Shareholder value: Not! In a new book, Cornell Professor Lynn Stout argues that shareholder value is the wrong metric on which to focus in order to create long term profits. Dealbook outlines her argument that “as companies have increasingly focused on their stock prices and given managers more shareholdings, they have inadvertently empowered hedge funds that push for short-term solutions.” On the other side of the debate: Milton Friedman and Nell Minow.
Investors say nay on exec pay. Deal Journal notes that a record 80% of votes cast by shareholders of Chesapeake Energy were against the pay package slated for CEO Aubrey McClendon. With 55% of votes cast going against Citi chief Vikram Pandit’s comp, this is a trend to watch.

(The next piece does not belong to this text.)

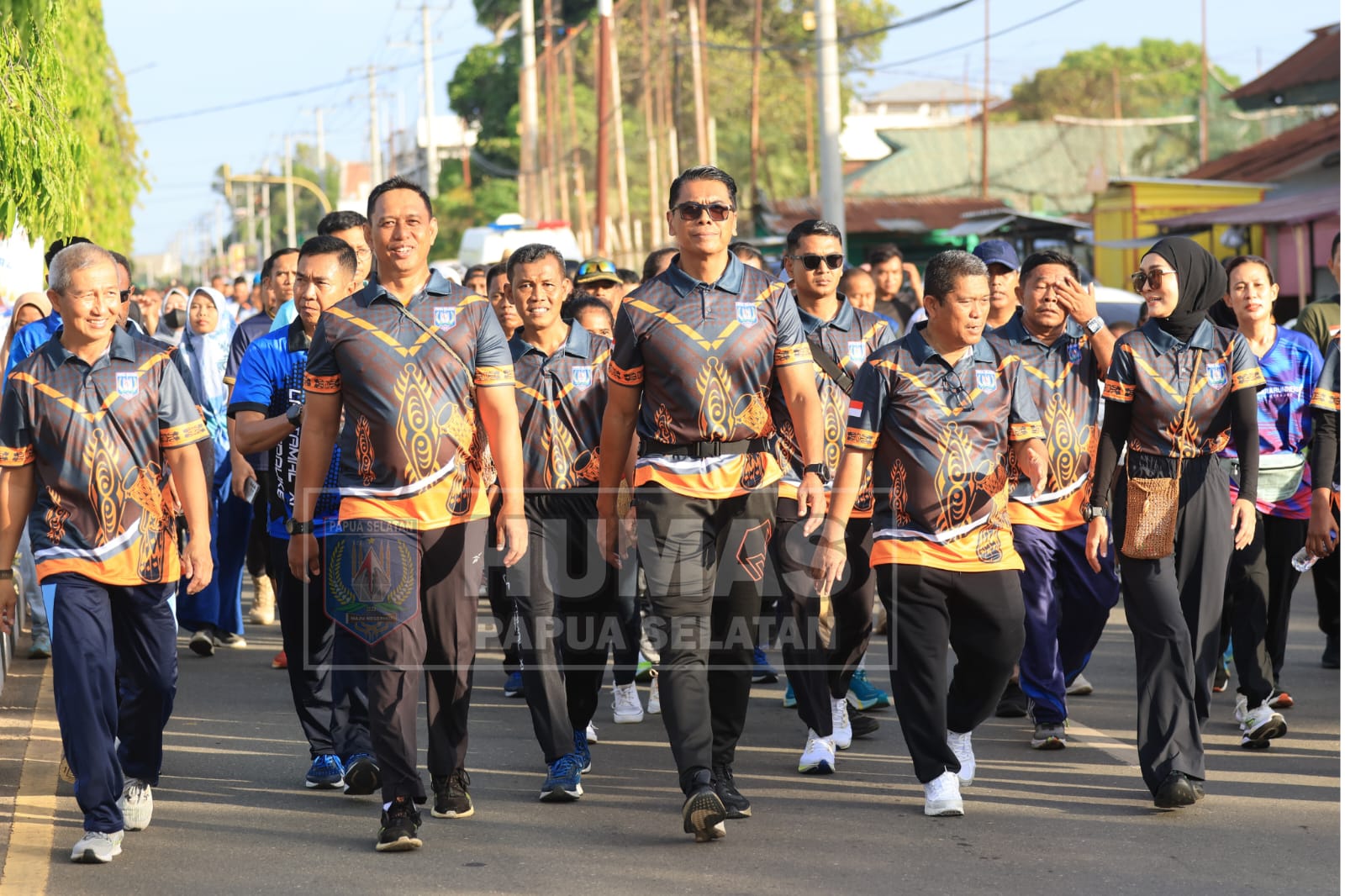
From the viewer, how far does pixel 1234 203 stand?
2973 cm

Star-studded hedge funds don’t aim for the sequel. Institutional Investor writes that as a generation of extremely successful hedge fund managers near retirement age, few appear to be ready to effectively hand over the Bloomberg terminal and take the steps needed for their firms to endure. “Many managers are not taking the succession process seriously enough or are not willing to face up to what it entails…Some industry experts, including a few longtime managers, believe some managers talk about succession solely to retain employees and clients, even though they have no plan to keep their firms running after they retire.”

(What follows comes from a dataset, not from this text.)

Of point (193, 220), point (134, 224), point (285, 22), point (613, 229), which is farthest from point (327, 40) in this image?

Are mutual funds and other buy-side institutions getting into the activist game? The Dealbook blog at NYTimes.com writes that “increasingly it is mutualfunds and other more tempered institutional shareholders who are criticizing lavish pay packages and questioning corporate governance.” According to the article, traditional money managers are not typically the vocal, public face of activist campaign, but behind the scenes, they are the hand that wields the sword that brings boards and management to the negotiating table.
For example, the article suggests that in the case of Canadian Pacific Railway, it wasn’t the campaign launched by Pershing Square, but rather the involvement of a large Canadian pension fund that led to the resignation of the CEO. Charles Elson of the University of Delaware comments, “Years ago, it was really just the large pension funds and labor funds,” he said. “Today you’re seeing a very wide mix of people.” ISS predicts a spike in proxy fights this year.
This trend looks powerful and alliances between hedge funds and real-money managers could be the blueprint needed to more successfully and consistently win proxy fights. Looking down the road, activist hedge funds will more proactively recruit “quiet” but influential partners like mutual funds to join their causes. It won’t be easy. Traditional money managers are still risk averse and they will want to back a winner, because failing in a public campaign brings risks of its own. To create the coalitions within the buy-side, activist hedge funds need to act carefully in order not to alienate traditional firms.
The successful activists will create their own “brand” of activism and an identity based on a track record of finding remedies for specific types of governance or performance issues. It will be easier for pension funds and others to align with those “branded” hedge funds.
Are the sleeping giants of the buy side waking up to activists? Probably, but not just any activist will get their support.